The speakers were Dr Adam Fox, Consultant Paediatric Allergist from St Thomas’ Hospital and Reader at King’s College; Dr Carsten Flohr, Consultant Paediatric Dermatologist at St Thomas’ Hospital; Dr Rosan Meyer, Consultant Paediatric Allergy Dietician at Great Ormond Street Hospital and Imperial College. If you know anything about allergies, you will have heard those names.
Strangely enough, at no point did I feel stressed at the prospect of speaking in front of a room full of doctors. I am conscious that public speaking might not be everyone’s cup of tea, probably even less so in front of medical professionals and three renowned specialists… but I was not there to give them a lecture.
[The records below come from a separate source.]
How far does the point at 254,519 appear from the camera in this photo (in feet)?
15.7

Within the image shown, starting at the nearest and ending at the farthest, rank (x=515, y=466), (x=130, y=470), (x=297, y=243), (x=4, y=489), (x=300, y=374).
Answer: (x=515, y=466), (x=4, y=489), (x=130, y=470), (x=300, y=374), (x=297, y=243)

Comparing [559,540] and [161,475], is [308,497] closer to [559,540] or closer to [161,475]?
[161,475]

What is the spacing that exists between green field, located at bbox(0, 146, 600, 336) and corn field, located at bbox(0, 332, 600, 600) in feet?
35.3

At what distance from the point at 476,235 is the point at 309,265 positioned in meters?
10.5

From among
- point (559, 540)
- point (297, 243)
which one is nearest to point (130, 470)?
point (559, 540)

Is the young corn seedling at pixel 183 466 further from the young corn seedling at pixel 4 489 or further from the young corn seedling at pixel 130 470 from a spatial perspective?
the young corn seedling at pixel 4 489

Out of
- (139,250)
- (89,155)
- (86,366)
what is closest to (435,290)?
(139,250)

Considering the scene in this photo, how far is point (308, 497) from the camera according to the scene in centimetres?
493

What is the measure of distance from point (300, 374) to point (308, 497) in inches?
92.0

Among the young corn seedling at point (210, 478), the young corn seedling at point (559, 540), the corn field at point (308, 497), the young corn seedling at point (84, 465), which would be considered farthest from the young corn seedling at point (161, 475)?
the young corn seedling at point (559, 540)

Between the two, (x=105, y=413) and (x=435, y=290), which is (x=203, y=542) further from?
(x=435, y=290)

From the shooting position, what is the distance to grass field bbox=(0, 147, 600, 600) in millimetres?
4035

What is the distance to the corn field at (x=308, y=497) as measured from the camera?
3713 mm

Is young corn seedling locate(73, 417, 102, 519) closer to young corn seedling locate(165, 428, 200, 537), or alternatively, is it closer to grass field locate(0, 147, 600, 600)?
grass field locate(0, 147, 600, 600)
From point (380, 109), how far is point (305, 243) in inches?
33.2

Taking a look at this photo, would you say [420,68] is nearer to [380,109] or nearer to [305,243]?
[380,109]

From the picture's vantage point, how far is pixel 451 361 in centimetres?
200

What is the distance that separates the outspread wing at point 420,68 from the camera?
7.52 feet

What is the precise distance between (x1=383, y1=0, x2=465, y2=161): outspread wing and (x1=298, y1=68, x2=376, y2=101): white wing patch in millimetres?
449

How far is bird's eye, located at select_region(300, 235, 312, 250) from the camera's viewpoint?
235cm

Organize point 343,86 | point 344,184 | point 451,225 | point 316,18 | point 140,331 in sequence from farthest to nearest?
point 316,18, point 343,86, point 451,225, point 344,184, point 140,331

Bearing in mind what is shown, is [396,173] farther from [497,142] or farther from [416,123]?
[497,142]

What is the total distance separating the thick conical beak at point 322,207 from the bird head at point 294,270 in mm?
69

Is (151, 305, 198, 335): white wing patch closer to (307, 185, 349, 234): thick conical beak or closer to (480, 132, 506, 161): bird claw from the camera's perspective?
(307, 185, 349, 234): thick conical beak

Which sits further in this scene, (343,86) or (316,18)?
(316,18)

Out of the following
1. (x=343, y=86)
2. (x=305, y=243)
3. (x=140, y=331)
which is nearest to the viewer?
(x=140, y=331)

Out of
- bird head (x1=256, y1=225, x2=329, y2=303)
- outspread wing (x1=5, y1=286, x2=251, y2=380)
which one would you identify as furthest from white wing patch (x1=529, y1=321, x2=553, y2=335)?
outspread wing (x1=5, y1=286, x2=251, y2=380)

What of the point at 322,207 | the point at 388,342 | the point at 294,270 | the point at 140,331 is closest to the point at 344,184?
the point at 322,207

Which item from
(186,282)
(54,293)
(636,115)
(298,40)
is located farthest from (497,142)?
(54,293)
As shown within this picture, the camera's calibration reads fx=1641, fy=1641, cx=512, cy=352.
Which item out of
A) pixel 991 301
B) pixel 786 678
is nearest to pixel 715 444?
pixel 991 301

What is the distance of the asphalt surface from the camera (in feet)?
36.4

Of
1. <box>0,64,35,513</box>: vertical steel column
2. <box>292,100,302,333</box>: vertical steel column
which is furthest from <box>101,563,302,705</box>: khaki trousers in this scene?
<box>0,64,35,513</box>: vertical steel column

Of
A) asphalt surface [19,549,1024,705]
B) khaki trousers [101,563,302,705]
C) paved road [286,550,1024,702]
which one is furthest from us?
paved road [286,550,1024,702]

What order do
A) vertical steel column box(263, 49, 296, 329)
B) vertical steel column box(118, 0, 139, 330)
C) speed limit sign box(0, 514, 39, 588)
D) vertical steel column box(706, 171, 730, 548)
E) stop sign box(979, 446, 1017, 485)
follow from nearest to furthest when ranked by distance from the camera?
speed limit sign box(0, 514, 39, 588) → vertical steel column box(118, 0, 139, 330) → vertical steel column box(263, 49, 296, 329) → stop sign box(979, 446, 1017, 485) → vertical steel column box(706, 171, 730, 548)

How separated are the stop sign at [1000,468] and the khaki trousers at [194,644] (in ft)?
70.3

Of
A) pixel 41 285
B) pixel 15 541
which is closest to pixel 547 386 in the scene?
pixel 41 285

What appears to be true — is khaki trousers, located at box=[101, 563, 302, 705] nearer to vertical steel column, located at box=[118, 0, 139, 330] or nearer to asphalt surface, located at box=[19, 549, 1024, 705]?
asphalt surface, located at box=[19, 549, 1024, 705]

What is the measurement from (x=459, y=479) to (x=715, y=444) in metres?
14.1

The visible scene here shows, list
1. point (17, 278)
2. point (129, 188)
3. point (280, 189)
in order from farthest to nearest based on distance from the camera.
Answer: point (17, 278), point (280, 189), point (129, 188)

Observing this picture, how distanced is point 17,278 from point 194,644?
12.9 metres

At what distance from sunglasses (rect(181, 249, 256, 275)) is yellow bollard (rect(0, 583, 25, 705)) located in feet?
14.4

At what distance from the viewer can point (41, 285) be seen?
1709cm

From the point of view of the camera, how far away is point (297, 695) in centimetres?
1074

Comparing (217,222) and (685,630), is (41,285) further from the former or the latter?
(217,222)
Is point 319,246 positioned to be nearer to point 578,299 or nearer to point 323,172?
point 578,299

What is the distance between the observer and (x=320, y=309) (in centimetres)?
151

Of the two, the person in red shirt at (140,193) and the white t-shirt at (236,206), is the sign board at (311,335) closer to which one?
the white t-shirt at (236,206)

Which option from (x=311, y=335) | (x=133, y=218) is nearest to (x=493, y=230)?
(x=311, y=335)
I was there to talk about something close to my heart and I am hoping that following this masterclass, GPs in attendance will be better equipped to spot the signs of allergy and speed up diagnosis.
Last week, Maureen asked me to write a précis of our journey to diagnosis, starting with Jumpy’s first and progressive symptoms. Doing so was rather cathartic. I found it quite therapeutic to read my diary again as well as notes I had scribbled in Jumpy’s red book. It made me realise I had done everything I could as a mum.
Looking back made me realise that we were not sleeping at all. A lot of tears were shed in those bleak months awaiting diagnosis. I also spent a few hours each week with doctors or trying to find out what was wrong with my little girl. It is strange (but good) that you should forget these things the minute the situation is under control.
This morning, when I arrived at the venue (Church House), I was lucky enough to be allowed at the back of the conference hall to listen to Dr Meyer’s talk. She described signs that could not be missed such as diarrhoea, waking up in the middle of the night screaming in pain, refusing food. At times, she used technical terms that made it way too specific to understand, but I could relate to the vast majority of the session she held and kept nodding.
Maureen and I took over after the talks. The purpose of our session was to bring to life some of the information the GPs had just heard from the lecturers. I shared my experience as a parent, focusing on the impact of eczema and allergies on Jumpy and our family as well as the complexities of managing these conditions.
Wriggly was a very well-behaved little baby throughout the whole event. As for me, I thoroughly enjoyed sharing our experience. It was an informative day and I am glad I was part of it.
Before Dr Meyer’s talk, I had not heard of FPIES (Food protein-induced enterocolitis syndrome). I looked into it tonight and Jumpy had all the symptoms when exposed to milk protein. Before milk was excluded from her diet, every time she had dairy, she had a delayed reaction in the form of violent vomiting and diarrhoea.
“There is no allergy test which can confirm a diagnosis of FPIES. Skin tests and blood tests to measure IgE levels do not help, as the reaction is not caused by IgE antibody.” (Allergy UK) When Jumpy had her first skin prick tests a few months ago, I was incredibly happy as she had not reacted to milk. Her recent blood tests were also promising. Now that I know about FPIES, I am aware this could mean the allergy is FPIES rather than IgE and she might not have grown out of the allergy. I now understand why her paediatrician is organising an oral food challenge in hospital rather than suggesting we start introducing dairy products at home. The good news is that according to Allergy UK, “most children outgrow FPIES by the time they are about three to four years of age.”